Sure, recruiting for 50,000 Amazon jobs will be a lot easier there.

Greater MSP finally did send an e-mail last week about this conversation with Amazon, and the only nuance it provided that Hardy did not was that part of Amazon’s talent shortage concern arose from the prospect of having to compete in a region where there are already a lot of vibrant employers.

Even with that nod to past successes, to find out that Amazon said its decision was about the availability of talent still seems particularly disappointing. We have gotten used to thinking of our big pool of smart and hardworking people as a strength of this region. It sure isn’t low taxes, mild winters or an abundant natural resource.

Our understanding of the talent available here isn’t delusional, either. The Twin Cities came in at eighth place, not far behind Seattle, in the share of its workforce in knowledge occupations, in a report last year of the top 25 “tech cities” by the real estate firm Cushman & Wakefield.

In the more narrowly defined niche of “tech workers,” the Twin Cities drops to 15th place, ahead of Amazon finalists Nashville and Columbus, Ohio, but behind places like Austin, Texas, and Denver. The Twin Cities is on the top half of this list of 25 tech cities in the percentage of the workforce with at least a bachelor’s degree, too.

These were measures of people who were already here and working, of course, and not any sort of indication of how hard it would be to recruit a lot more people like them.

When the question of whether recruiting could be a particular regional challenge was put to Paul DeBettignies, a high-profile recruiter in Minneapolis for technology companies, he simply rejected the whole premise.

“I think it would be easier — this is not being a homer by the way — it would be easier to recruit a sufficient number of people here compared to those other towns” on Amazon’s list of finalists, he said.

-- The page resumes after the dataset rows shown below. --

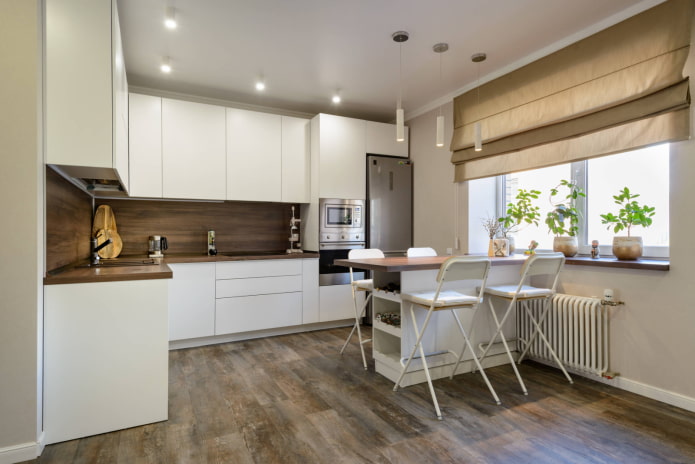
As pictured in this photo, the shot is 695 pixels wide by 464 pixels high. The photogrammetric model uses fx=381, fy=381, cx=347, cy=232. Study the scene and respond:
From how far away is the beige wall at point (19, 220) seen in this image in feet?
5.80

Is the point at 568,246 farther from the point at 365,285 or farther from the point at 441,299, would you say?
the point at 365,285

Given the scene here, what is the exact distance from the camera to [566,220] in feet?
10.7

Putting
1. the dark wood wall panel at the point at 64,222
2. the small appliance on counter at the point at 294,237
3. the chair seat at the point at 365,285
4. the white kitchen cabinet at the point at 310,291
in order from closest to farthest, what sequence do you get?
the dark wood wall panel at the point at 64,222
the chair seat at the point at 365,285
the white kitchen cabinet at the point at 310,291
the small appliance on counter at the point at 294,237

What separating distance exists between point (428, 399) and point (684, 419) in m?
1.44

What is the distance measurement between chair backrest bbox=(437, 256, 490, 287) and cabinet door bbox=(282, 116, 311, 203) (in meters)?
2.41

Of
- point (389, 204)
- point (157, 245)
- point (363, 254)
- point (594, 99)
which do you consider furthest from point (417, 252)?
point (157, 245)

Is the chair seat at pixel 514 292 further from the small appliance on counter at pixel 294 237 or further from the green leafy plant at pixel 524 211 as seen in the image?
the small appliance on counter at pixel 294 237

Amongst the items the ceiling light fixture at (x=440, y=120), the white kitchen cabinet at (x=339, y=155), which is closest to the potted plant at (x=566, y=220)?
the ceiling light fixture at (x=440, y=120)

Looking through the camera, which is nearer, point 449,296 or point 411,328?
point 449,296

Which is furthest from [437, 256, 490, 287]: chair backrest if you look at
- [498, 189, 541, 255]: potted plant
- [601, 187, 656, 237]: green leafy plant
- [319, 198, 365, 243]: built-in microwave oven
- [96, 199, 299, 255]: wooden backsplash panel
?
[96, 199, 299, 255]: wooden backsplash panel

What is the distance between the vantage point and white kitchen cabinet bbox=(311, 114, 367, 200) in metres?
4.26

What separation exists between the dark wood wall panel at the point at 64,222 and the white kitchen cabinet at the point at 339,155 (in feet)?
7.24

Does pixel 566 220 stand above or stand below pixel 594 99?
below

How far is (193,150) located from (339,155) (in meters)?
1.55
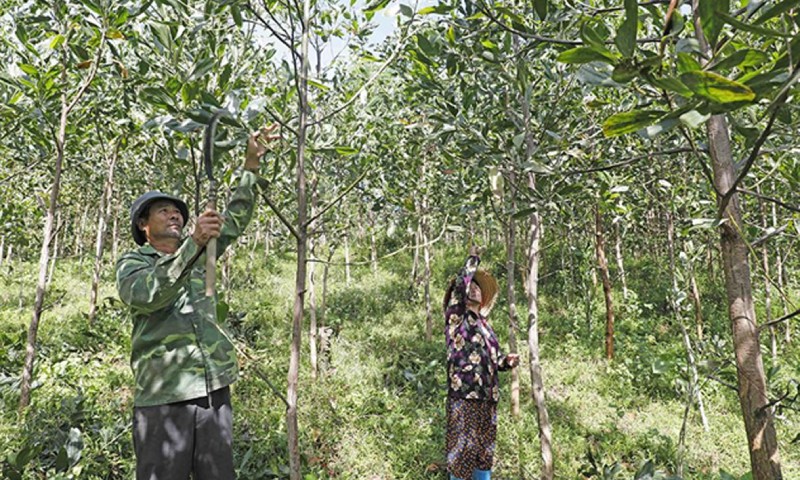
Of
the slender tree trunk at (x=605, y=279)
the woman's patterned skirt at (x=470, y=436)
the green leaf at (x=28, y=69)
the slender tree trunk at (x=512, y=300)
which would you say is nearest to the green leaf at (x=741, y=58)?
the woman's patterned skirt at (x=470, y=436)

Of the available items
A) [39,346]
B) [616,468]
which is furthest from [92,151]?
[616,468]

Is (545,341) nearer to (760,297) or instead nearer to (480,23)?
(760,297)

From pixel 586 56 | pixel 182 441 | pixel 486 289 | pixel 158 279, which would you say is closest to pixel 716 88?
pixel 586 56

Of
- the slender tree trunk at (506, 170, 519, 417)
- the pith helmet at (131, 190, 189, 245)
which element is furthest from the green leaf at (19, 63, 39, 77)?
the slender tree trunk at (506, 170, 519, 417)

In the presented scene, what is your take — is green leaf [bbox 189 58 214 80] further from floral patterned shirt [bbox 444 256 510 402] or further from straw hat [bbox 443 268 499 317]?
straw hat [bbox 443 268 499 317]

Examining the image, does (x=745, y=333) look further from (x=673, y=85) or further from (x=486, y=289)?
(x=486, y=289)

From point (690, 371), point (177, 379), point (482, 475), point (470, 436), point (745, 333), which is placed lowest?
point (482, 475)

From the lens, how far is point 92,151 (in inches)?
342

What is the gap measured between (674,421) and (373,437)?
3538 mm

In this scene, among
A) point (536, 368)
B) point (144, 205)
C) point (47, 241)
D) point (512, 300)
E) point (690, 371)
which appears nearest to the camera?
point (144, 205)

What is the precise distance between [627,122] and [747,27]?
7.9 inches

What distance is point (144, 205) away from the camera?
7.11ft

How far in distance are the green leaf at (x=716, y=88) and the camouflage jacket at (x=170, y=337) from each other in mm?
1497

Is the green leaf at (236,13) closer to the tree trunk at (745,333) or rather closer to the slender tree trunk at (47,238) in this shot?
the tree trunk at (745,333)
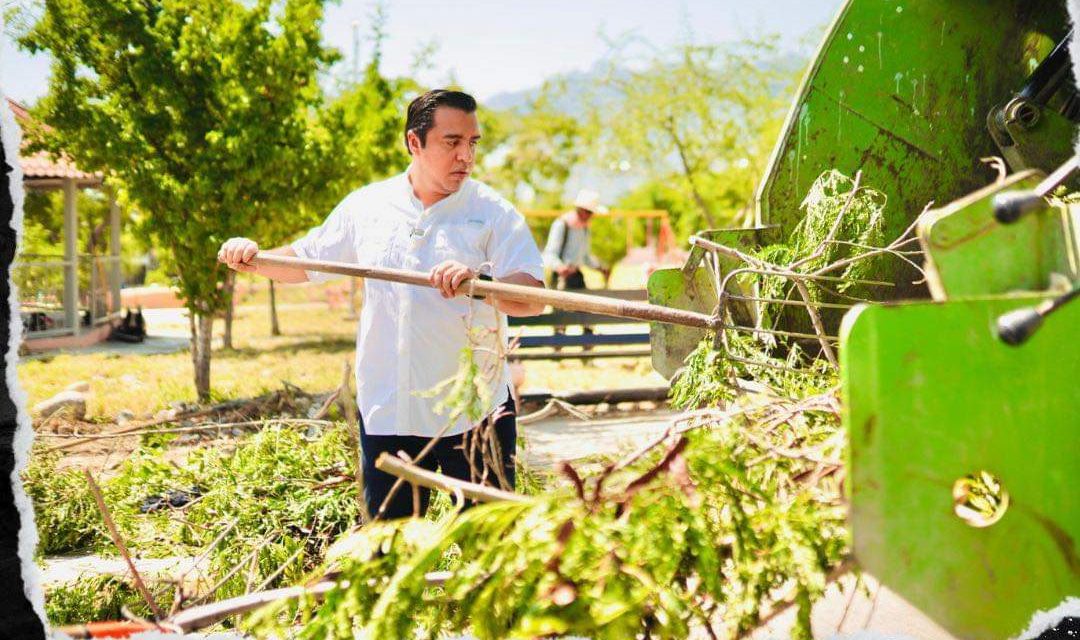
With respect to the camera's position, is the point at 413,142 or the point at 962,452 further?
the point at 413,142

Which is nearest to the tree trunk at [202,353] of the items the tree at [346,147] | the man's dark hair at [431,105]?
the tree at [346,147]

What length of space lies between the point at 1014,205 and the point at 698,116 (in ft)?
60.8

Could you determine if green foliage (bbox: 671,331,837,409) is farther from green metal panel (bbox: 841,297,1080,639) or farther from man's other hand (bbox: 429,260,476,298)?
green metal panel (bbox: 841,297,1080,639)

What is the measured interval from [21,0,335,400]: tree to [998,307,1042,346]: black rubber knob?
25.7ft

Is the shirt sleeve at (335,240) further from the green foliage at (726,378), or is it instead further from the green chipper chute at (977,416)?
the green chipper chute at (977,416)

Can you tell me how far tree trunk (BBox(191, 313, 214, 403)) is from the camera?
9.06 metres

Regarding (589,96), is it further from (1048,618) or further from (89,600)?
(1048,618)

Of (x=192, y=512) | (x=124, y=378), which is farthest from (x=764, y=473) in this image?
(x=124, y=378)

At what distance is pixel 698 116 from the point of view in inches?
755

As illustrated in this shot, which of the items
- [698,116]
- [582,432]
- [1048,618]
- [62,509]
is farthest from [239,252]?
[698,116]

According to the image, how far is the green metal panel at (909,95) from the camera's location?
3.48 meters

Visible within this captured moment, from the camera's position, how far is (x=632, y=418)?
805 centimetres

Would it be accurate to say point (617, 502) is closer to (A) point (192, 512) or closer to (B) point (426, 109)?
(B) point (426, 109)

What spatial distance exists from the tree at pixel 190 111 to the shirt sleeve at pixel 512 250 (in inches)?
227
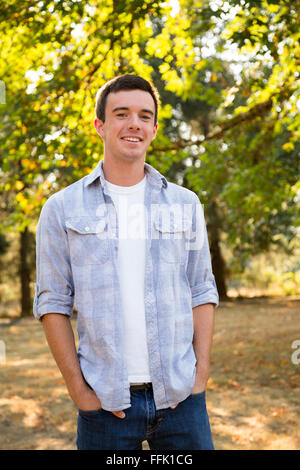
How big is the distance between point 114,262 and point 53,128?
4.77 metres

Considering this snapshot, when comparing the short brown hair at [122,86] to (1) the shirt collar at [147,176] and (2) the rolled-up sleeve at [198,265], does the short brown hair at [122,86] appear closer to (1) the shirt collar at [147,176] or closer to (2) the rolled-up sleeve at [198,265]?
(1) the shirt collar at [147,176]

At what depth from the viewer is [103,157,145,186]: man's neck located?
2.40m

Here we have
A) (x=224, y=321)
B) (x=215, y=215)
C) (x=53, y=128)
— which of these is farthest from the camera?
(x=215, y=215)

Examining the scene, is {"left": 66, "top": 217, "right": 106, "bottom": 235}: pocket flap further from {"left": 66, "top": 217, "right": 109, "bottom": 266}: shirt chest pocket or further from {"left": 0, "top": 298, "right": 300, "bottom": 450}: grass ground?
{"left": 0, "top": 298, "right": 300, "bottom": 450}: grass ground

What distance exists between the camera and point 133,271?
228cm

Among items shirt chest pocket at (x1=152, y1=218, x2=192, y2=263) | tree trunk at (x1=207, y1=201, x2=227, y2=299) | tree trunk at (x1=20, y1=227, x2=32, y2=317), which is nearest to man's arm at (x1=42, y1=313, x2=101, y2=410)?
shirt chest pocket at (x1=152, y1=218, x2=192, y2=263)

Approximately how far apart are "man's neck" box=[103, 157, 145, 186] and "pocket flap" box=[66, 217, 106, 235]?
0.22 m

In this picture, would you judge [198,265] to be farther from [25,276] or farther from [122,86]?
[25,276]

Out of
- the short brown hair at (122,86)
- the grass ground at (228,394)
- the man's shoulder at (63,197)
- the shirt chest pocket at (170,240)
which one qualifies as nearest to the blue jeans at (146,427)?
the shirt chest pocket at (170,240)

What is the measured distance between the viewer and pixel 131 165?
2398mm

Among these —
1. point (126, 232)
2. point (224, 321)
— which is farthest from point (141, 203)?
point (224, 321)

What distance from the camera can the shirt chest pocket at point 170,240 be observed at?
2.33 m

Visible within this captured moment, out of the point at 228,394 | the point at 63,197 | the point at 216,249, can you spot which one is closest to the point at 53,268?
the point at 63,197
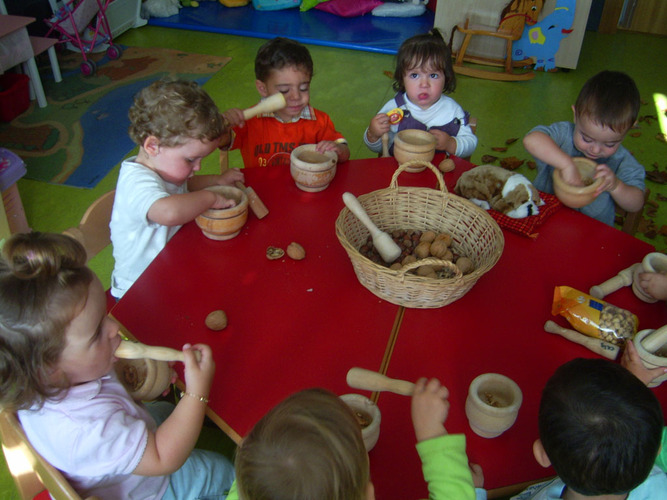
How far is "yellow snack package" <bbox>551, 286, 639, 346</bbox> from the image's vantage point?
1.13 metres

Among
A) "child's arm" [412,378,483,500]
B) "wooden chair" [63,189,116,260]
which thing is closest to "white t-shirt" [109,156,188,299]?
"wooden chair" [63,189,116,260]

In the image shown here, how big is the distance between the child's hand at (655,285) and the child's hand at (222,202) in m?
0.99

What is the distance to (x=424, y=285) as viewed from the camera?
3.67 feet

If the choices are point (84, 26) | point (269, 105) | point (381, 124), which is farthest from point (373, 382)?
point (84, 26)

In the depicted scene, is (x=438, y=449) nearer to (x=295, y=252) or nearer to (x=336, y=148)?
(x=295, y=252)

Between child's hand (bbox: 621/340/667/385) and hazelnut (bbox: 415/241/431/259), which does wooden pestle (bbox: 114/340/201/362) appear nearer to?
hazelnut (bbox: 415/241/431/259)

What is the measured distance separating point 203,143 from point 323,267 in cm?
48

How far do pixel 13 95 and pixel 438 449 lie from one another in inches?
138

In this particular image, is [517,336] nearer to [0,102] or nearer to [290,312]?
[290,312]

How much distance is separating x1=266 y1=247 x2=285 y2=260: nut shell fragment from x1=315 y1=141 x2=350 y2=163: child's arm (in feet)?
1.39

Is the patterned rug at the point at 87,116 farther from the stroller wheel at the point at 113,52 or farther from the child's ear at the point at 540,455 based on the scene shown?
the child's ear at the point at 540,455

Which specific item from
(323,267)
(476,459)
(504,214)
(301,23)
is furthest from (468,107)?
(476,459)

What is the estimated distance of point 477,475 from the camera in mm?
919

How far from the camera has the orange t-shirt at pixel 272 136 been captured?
2.02m
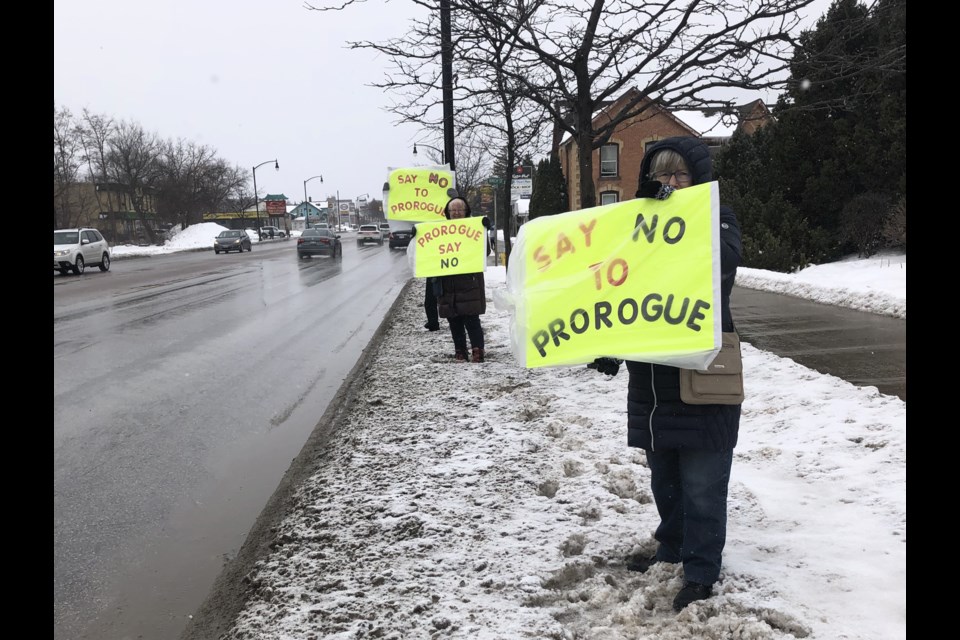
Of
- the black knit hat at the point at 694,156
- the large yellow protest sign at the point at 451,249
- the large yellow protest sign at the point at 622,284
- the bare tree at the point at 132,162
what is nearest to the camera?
the large yellow protest sign at the point at 622,284

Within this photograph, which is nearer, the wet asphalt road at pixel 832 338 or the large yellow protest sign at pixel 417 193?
the wet asphalt road at pixel 832 338

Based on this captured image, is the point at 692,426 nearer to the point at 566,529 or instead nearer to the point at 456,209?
the point at 566,529

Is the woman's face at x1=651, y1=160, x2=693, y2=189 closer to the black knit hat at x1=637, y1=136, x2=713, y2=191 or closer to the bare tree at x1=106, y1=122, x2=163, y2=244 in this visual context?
the black knit hat at x1=637, y1=136, x2=713, y2=191

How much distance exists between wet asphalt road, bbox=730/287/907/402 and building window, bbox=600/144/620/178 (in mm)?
28570

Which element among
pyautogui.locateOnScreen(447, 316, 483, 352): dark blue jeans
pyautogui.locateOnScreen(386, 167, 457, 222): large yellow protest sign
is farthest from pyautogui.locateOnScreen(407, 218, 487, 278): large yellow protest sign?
pyautogui.locateOnScreen(386, 167, 457, 222): large yellow protest sign

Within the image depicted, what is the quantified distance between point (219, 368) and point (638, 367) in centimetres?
657

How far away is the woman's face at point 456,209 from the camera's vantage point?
7762 mm

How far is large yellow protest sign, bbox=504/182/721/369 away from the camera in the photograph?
2.61 metres

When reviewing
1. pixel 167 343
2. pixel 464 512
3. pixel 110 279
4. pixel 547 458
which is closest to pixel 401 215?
pixel 167 343

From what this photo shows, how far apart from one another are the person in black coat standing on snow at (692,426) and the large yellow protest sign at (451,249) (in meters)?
4.52

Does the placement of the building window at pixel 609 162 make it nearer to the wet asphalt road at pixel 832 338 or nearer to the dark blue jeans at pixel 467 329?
the wet asphalt road at pixel 832 338

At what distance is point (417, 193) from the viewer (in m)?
9.56

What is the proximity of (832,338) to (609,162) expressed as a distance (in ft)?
108

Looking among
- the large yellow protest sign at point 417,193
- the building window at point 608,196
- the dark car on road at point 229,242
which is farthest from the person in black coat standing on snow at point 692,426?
the dark car on road at point 229,242
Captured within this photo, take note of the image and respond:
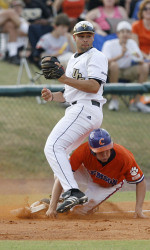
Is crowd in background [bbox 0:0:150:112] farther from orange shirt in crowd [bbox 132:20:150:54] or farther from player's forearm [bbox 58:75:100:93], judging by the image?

The trade-off between the quality of the career opportunity and the cost of living remains favorable for the Twin Cities, compared to places like Seattle. He shared data provided earlier this year by LinkedIn that showed the flow of people identifying themselves as technology workers has reversed itself from a few years ago.

According to LinkedIn numbers, over the previous year about 6,900 people with technology skills did leave the Twin Cities — but 7,500 arrived here from somewhere else. “Six hundred, that’s notable,” DeBettignies said. “That’s not like a hundred.”

Hardy, on the other hand, wasn’t surprised at all to hear concerns from Amazon about the availability of the right kind of employees here. It’s what she hears from other employers, too.

“It’s not just this industry,” she said. “It’s every industry in Minnesota that’s starving for talent.”